The puzzle below, printed to poster size, is the current occupant of the whiteboard I usually decorated with my cartoons. I had much fun making up the definitions. For example, "You should get yours up-to-date" is the clue for RESUME. I'm not sure if the acronym PODS made it in, but I know I define it as "It's supposed to help you plan your career, if you are still here a year from now." PODS is the web-based tool to carry out performance review, which in my opinion is just a waste of time.
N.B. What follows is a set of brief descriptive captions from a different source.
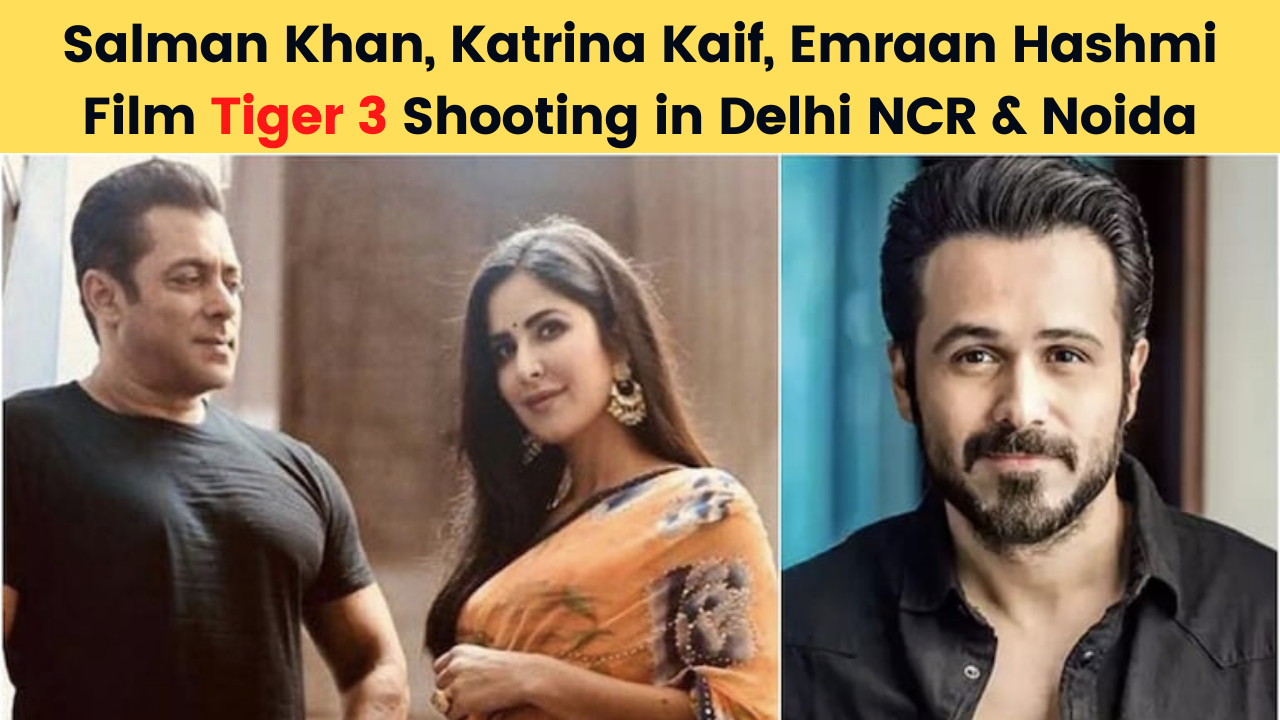 Salman Khan, Katrina Kaif, Emraan Hashmi Film Tiger 3 Shooting in Delhi NCR & Noida | नोएडा में होगी टाइगर 3 की फाइनल शूटिंग, जाने लोकेशन इत्यादि जानकारी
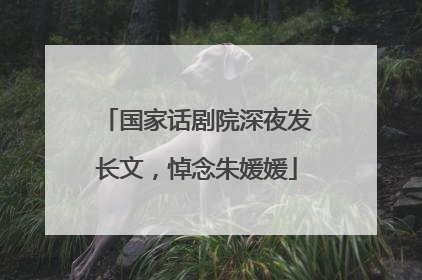 国家话剧院深夜发长文，悼念朱媛媛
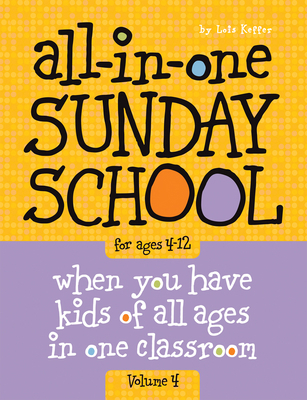 All-In-One Sunday School for Ages 4-12 (Volume ... 0764449478 Book Cover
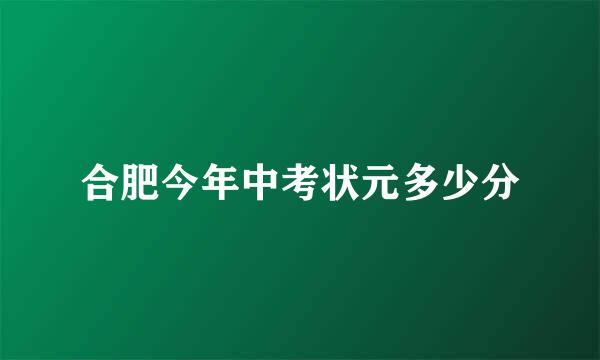 合肥今年中考状元多少分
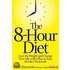 The 8-hour Diet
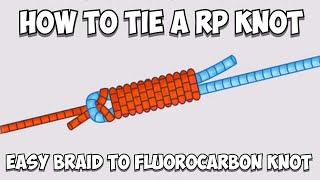 How To Tie Braid To Fluorocarbon  The RP Knot [upl. by Nikolia]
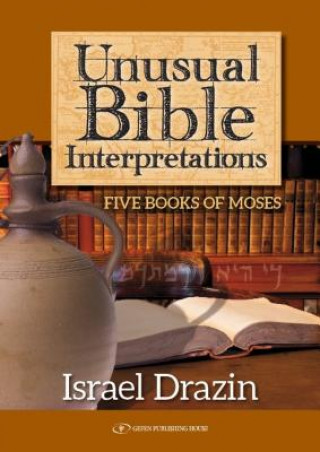 Kniha Unusual Bible Interpretations Israel Drazin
Ideally, the puzzle should be about 21x21 in size and not have one-letter, undefined "word". Unfortunately, such puzzle would contain very few references to the three custom dictionaries. If I have more time, I would define more terms for the custom dictionaries, perhaps then 21x21 puzzle would be better. For now, I have to be content with this Huge gride and the many one-letter undefined words.

For security purpose, I've Photoshopped the picture that represents the puzzle and clues to not have some references to corporate info.